- [PROBLEMS AND TASKS]:
1. Starting at the words "## klf0110 (Jun" and stopping after "wouldn't have Huey.", rewrite that part of the puppy thread with "adorable" changed to "precious".
2. Decide whether each statement agrees with the puppy thread, answering yes or no and quoting the words of the thread that settle it. (a) Shirelle is the black puppy and is bigger than Olivia. (b) The first post says its writer has been looking at the other thread. (c) Suzi says the puppy breath can be smelled all the way in Oregon.

- [TEXT PROVIDED]:
# Diva Puppy Breath



## CacheHavs (Aug 2, 2007)

I wanted to start a new thread for the joy of the two little girls. I am at this time not able to look at the other thread as I am really missing my little man.

So today I was cuddling the girls and then I laid them back down in their bed and got this picture of them. 

My Ying and Yang


----------



## Kathie (Jul 31, 2008)

How sweet they look, Heather. I hope they will help you through Dion's loss.

BTW, is the white one (can't remember her name) chubbier or is it true that black is slimming? LOL


----------



## CacheHavs (Aug 2, 2007)

Actually, Shirelle (black) is bigger than Olivia (white) so I guess it is true that black is slimming


----------



## dodrop82 (May 21, 2010)

Love it! My new tattoo!


----------



## davetgabby (Dec 29, 2007)

Ebony and Ivory.... :brick:


----------



## rdanielle (Sep 2, 2008)

Yin & Yang!  How precious


----------



## klf0110 (Jun 30, 2009)

How absolutely adorable. So glad to see their pics. Made me feel happier too. Thank you for what you do Heather. Without breeders like you I wouldn't have Huey.


----------



## The Laughing Magpie (Aug 20, 2009)

Yes we need to see more picture of these cute little girls. They look so tiny.


----------



## Suzi (Oct 27, 2010)

Oh I can smell the puppy breath all the way here in Oregon


----------



## Julie (Feb 8, 2007)

Cute to see a little happiness......:kiss::kiss:


----------



## Jplatthy (Jan 16, 2011)

They are so sweet! LOL...it must be true because Shirelle does not look bigger than Olivia.........but big or small they are precious!

- [STORED ROWS]:
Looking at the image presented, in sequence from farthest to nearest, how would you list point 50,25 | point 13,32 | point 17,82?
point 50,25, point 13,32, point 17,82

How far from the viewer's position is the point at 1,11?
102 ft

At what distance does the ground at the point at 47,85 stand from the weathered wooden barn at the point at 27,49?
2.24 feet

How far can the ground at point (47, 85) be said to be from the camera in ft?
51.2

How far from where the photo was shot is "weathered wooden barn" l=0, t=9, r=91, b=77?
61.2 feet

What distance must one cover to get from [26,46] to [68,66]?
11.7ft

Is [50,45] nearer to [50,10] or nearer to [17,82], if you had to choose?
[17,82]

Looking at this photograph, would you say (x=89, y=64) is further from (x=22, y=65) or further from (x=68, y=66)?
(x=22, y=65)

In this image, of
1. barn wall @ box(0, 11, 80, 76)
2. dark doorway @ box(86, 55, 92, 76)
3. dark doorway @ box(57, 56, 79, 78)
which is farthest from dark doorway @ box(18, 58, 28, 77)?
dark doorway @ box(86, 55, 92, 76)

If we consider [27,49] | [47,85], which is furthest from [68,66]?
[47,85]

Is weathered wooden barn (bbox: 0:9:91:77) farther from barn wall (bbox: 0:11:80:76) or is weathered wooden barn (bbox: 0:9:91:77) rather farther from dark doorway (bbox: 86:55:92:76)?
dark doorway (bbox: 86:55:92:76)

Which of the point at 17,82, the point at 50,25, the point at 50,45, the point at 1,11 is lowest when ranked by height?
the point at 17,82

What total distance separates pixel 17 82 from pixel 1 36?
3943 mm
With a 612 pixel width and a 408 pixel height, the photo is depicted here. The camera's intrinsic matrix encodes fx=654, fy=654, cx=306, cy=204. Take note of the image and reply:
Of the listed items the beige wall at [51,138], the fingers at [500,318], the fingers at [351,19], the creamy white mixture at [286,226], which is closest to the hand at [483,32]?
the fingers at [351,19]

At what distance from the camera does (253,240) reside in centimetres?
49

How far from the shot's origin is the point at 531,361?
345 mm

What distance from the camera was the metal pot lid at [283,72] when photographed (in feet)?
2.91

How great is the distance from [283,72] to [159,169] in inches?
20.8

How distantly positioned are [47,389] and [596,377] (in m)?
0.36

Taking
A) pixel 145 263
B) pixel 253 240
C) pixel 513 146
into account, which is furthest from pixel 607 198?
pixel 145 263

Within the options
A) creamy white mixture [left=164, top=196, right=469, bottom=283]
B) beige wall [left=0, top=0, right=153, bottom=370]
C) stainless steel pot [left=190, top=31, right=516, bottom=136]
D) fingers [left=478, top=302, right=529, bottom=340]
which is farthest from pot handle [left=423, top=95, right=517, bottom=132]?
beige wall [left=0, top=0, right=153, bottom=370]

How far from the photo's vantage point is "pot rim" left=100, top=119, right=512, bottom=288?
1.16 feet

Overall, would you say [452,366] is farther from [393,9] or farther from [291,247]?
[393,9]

- [TASK-BY-TASK ANSWERS]:
1.
## klf0110 (Jun 30, 2009)

How absolutely precious. So glad to see their pics. Made me feel happier too. Thank you for what you do Heather. Without breeders like you I wouldn't have Huey.

2.
(a) Yes: "Shirelle (black) is bigger than Olivia (white)"
(b) No: "I am at this time not able to look at the other thread"
(c) Yes: "Oh I can smell the puppy breath all the way here in Oregon"